• _Work instruction_:
Exactly the lines below, starting with the one containing "worshipers: Nara,Japan-November 2014, Kasuga" and going on through the one containing "Photo of Abnehmen", must be reproduced, both ends included, and no pictures with them.

• _Data to examine_:
☆ ☆ ☆ ☆ ☆

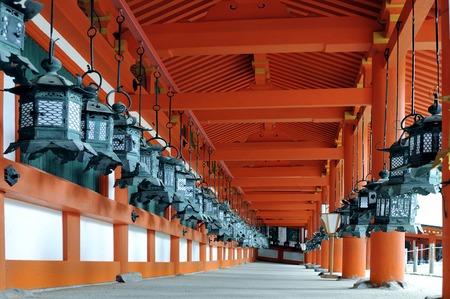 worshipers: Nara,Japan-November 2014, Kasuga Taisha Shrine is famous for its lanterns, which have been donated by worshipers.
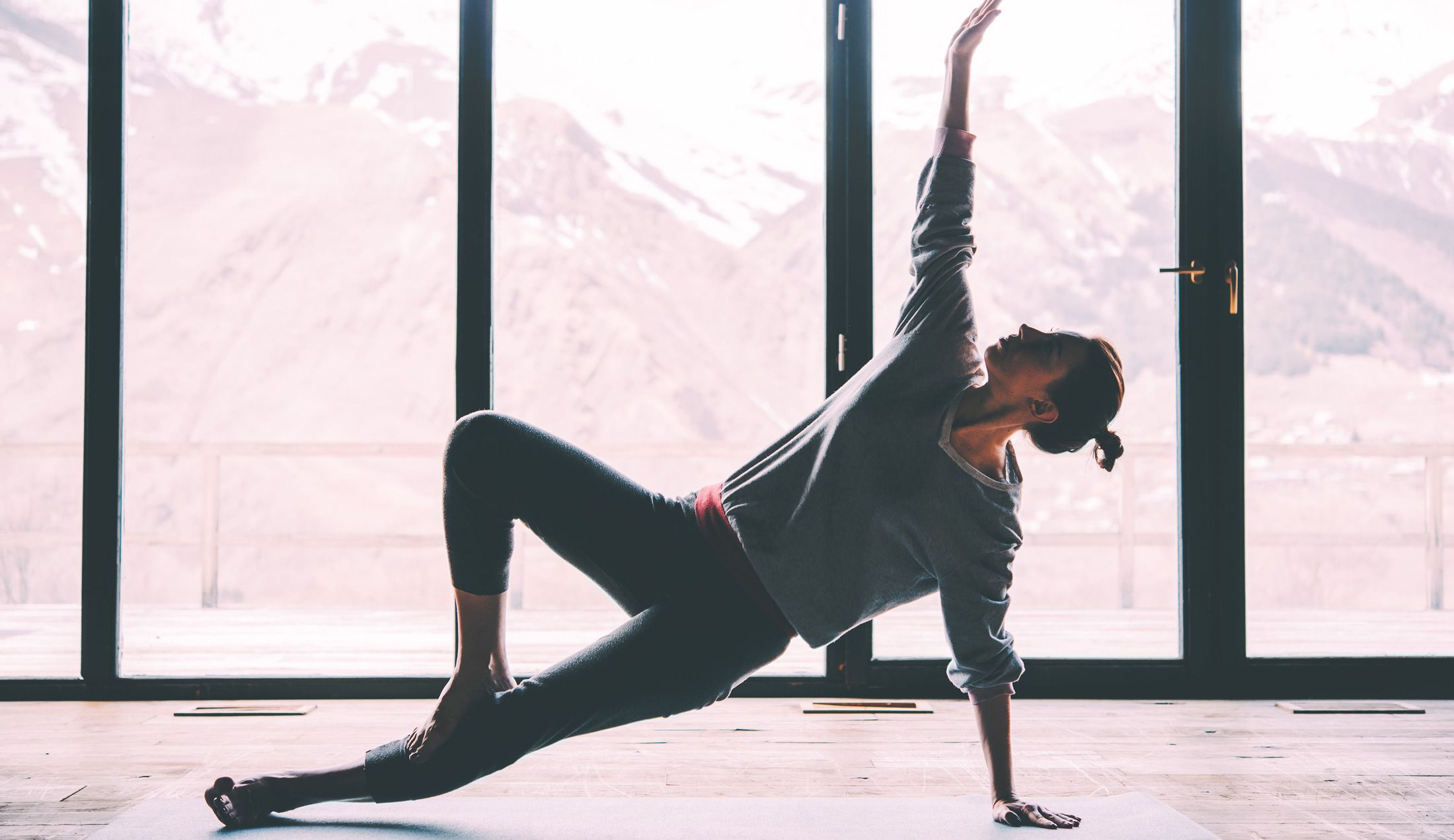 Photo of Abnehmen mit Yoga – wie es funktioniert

☆ ☆ ☆ ☆ ☆

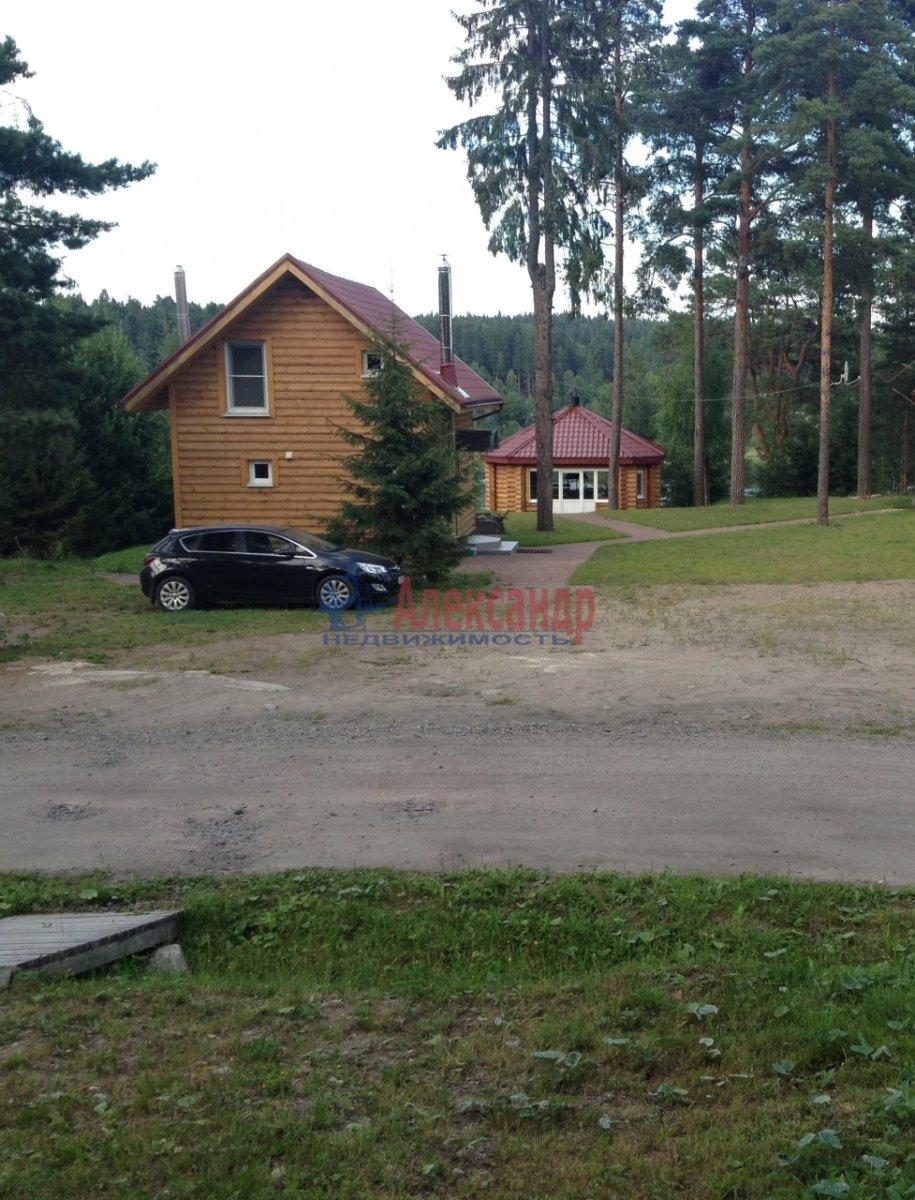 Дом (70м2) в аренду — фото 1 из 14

☆ ☆ ☆ ☆ ☆

• _Written solution_:
 worshipers: Nara,Japan-November 2014, Kasuga Taisha Shrine is famous for its lanterns, which have been donated by worshipers.
 Photo of Abnehmen mit Yoga – wie es funktioniert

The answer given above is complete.